The first step to that goal was to introduce a new menu this month. Nosh was closed for 10 days the first of January, during which Lyons returned to New York City to get menu inspiration.

True to the prediction of Davis, the new menu does have a nod to Asian dishes like crispy Korean wings and kimchi potatoes. and French influences are noted with a charcuterie selection (charcuterie deals primarily with preserved and cured meats). The menu has a sophisticated feel that is more tightly focused with eight appetizers, three soups, four salads, 12 small plates and three charcuterie options. There are some good-sounding vegetarian options that at first seem weird, but when sampled prove to be delicious, like roasted cauliflower with roasted garlic miso, caramelized onions, basil and cashews.

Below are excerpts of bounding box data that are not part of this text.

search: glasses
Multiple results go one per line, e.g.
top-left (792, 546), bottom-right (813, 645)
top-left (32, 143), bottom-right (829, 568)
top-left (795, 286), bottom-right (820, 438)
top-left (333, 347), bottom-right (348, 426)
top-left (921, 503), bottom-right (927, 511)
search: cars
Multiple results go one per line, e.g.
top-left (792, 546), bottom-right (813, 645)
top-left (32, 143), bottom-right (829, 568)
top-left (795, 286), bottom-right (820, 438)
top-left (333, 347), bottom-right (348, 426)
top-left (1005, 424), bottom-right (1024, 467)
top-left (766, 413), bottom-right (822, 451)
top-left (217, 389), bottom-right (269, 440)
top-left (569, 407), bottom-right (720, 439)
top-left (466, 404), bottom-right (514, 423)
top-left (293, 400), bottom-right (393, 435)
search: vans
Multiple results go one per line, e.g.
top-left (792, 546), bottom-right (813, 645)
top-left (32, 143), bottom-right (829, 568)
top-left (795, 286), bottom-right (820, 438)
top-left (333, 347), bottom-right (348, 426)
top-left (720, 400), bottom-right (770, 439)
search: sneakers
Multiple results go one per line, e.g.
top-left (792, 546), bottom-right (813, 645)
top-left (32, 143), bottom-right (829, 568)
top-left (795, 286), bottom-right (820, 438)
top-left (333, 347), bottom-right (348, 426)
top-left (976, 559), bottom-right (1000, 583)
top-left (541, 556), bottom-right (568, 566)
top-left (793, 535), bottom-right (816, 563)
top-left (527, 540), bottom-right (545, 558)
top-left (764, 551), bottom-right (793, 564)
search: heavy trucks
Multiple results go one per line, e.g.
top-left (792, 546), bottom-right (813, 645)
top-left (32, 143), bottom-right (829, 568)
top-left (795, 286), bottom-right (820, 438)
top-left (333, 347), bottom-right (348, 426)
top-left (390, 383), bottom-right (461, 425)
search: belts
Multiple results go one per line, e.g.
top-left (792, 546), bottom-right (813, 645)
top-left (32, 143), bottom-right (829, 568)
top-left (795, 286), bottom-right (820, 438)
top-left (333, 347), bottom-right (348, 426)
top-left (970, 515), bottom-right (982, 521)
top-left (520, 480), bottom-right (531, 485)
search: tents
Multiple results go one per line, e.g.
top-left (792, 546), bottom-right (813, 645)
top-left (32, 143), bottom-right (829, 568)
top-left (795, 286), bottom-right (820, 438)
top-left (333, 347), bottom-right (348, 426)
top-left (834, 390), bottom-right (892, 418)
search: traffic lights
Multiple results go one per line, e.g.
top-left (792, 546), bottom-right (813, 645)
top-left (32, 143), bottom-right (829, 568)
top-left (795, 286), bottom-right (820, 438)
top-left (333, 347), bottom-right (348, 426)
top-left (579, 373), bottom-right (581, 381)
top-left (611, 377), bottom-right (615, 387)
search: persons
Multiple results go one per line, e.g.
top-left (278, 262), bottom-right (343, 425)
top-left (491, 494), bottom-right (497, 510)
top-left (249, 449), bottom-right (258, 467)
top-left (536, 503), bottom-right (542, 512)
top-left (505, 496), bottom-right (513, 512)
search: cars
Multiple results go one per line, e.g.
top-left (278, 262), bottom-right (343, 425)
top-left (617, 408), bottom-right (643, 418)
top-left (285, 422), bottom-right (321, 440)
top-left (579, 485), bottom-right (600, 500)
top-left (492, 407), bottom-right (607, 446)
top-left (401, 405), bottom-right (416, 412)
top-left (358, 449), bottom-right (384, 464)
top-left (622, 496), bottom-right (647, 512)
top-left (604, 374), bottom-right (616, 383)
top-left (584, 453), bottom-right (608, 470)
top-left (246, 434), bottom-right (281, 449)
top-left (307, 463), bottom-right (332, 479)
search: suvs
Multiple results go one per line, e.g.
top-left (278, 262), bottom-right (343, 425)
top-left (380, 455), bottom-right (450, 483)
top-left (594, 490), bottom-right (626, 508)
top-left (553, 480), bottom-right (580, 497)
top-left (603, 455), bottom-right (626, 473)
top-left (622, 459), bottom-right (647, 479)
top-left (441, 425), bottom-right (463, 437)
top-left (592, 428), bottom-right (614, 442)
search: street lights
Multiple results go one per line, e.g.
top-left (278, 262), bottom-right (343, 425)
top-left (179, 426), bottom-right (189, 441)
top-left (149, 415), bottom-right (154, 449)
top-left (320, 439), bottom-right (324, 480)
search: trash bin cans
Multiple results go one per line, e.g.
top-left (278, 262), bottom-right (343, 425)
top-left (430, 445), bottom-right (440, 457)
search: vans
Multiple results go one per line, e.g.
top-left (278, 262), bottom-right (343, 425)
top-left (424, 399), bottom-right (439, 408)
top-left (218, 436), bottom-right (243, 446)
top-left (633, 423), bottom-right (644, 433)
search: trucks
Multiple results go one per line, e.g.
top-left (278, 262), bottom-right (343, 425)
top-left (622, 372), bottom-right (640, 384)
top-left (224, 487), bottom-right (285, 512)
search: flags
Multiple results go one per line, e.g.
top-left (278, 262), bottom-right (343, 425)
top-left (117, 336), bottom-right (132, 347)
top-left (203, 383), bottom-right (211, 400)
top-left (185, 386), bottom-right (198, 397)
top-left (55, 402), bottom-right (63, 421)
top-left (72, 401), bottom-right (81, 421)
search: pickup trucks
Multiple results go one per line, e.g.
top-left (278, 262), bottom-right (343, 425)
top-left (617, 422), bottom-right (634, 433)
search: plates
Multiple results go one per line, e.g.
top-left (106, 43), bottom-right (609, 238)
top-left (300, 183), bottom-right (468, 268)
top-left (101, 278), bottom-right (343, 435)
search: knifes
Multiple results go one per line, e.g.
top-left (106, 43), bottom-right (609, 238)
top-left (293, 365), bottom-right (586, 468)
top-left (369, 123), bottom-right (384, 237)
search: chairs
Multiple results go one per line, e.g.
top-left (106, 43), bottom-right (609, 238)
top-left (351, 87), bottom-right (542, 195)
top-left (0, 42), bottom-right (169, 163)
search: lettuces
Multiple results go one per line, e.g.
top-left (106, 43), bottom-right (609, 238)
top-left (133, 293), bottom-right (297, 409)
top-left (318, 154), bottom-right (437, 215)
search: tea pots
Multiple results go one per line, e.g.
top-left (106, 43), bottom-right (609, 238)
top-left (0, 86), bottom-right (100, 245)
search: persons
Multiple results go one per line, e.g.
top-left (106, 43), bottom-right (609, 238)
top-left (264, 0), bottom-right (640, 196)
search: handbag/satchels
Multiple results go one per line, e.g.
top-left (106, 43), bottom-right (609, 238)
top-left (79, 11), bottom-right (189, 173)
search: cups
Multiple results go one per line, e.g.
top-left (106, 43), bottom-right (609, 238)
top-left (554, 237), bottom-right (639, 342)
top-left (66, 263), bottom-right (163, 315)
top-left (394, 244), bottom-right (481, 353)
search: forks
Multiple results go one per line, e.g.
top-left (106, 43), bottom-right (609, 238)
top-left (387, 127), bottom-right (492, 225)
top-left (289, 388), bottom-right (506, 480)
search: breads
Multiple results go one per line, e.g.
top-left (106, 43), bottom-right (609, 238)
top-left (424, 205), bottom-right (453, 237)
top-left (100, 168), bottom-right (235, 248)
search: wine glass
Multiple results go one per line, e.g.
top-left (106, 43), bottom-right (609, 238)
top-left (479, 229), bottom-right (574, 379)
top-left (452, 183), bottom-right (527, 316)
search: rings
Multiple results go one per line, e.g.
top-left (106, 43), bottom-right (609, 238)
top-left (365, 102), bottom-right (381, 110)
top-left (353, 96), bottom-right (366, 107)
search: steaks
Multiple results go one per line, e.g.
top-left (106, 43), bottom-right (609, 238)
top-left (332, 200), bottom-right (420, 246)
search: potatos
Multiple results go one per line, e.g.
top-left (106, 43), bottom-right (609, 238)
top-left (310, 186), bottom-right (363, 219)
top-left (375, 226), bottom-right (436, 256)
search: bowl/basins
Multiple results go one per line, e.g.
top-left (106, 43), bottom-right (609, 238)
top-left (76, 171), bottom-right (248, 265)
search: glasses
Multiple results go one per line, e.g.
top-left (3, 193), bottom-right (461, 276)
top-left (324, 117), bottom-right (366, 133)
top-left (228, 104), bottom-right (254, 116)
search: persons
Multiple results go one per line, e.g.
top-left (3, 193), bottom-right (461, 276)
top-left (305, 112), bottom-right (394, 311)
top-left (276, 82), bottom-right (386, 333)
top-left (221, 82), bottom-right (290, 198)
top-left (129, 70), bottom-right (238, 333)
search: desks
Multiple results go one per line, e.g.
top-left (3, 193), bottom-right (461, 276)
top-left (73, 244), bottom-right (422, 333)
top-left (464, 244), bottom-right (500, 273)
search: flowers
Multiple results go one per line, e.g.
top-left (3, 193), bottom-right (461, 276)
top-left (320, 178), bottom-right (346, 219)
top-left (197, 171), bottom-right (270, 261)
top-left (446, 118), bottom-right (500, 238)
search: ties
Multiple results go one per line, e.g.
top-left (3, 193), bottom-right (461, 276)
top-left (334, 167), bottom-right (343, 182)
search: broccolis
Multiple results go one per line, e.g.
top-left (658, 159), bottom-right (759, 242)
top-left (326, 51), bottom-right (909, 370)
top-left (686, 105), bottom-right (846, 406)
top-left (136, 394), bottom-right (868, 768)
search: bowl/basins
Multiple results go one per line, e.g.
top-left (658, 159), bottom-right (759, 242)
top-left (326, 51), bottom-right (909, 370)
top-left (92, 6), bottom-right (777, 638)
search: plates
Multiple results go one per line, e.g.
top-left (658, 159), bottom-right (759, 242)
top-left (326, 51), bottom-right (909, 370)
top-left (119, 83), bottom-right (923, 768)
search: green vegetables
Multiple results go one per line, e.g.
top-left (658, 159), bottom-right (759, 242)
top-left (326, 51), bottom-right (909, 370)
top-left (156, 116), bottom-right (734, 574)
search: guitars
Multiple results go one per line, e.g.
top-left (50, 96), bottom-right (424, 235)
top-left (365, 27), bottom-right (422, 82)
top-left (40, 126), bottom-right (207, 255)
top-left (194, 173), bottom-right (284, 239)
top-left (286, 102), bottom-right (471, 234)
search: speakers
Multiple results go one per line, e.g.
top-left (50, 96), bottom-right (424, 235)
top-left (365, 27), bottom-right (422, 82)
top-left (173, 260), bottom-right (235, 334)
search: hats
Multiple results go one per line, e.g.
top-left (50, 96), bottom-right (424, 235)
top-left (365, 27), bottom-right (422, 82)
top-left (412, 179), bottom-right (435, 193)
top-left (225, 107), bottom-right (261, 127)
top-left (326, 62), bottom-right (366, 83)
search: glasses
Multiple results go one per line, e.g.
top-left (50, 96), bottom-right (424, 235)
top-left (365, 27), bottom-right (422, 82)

Time will tell, but it looks like the young chef is on a roll and may just be the talent needed to shower national attention on Colorado Springs.

Here are some questions for Shane Lyons, executive chef at Nosh.
Question: What’s your favorite dish to make at home?
Answer: I love roast chicken! I make two meals out of the leftovers and then use the bones for soup stock.
Q: What three ingredients could you not cook without?
A: In the restaurant: lemon zest, kochugaru (Korean red pepper), Maldon salt.
Q: When it comes to eating, what’s your guilty pleasure?
A: Reduced-fat Cheez-it with Frank’s hot sauce
Q: What’s your favorite restaurant?
A: The best meal I have ever had was at Le Bernardin in New York. Locally, my favorite place to eat is Poor Richard’s. They offer simple, straightforward food prepared thoughtfully and consistently.
Q: What cooking tips could you offer to readers to make their time in the kitchen easier?
A: Invest in one all-purpose chef knife and get it sharpened. A dull knife is a dangerous, useless thing to have in the kitchen.
Clean as you go. Work as clean and organized as possible. Clean chef, clean kitchen, clean mind, clean food.
Q: What’s the biggest mistake you ever made while cooking?
A: I chopped the tip of my finger off one time when I was first starting off as a cook at Sencha. I was trying to be a badass with the knife and ended paying for it.

SQUASH-APPLE CREAM SOUP

Yield: 2 1/2 quarts

2 onions, peeled and chopped
1 carrot, chopped
1 celery stalk, chopped
1 stick unsalted butter
2 butternut squash, peeled,
 seeded and chopped
1 quart heavy cream
1 quart chicken stock
Salt and pepper, to taste
1 bay leaf
1 sprig thyme
1/4 cup toasted slivered almonds
1 recipe Applesauce (see recipe below)

Procedure:
1.
Sauté onion, carrot and celery in butter over medium heat until vegetables are soft and translucent.
2. Add squash, cream, stock, bay leaf and thyme. Simmer until all vegetables are tender. Season to taste with salt and pepper. Carefully puree in blender.
3. To serve, garnish with toasted, slivered almonds and a dollop of applesauce.

Source: Shane Lyons, executive chef at Nosh

APLESAUCE

Yield: 2 cups

4 apples
Zest and juice of 2 lemons
1 cup sugar
1 cup water

Procedure:
1.
Peel and dice apples. In saucepan, toss apples with lemon zest and juice. Add sugar and water and mix well. Cover with parchment paper and cook on low heat until slightly golden brown and soft.
2. Remove apples from pan; puree in blender or food processor.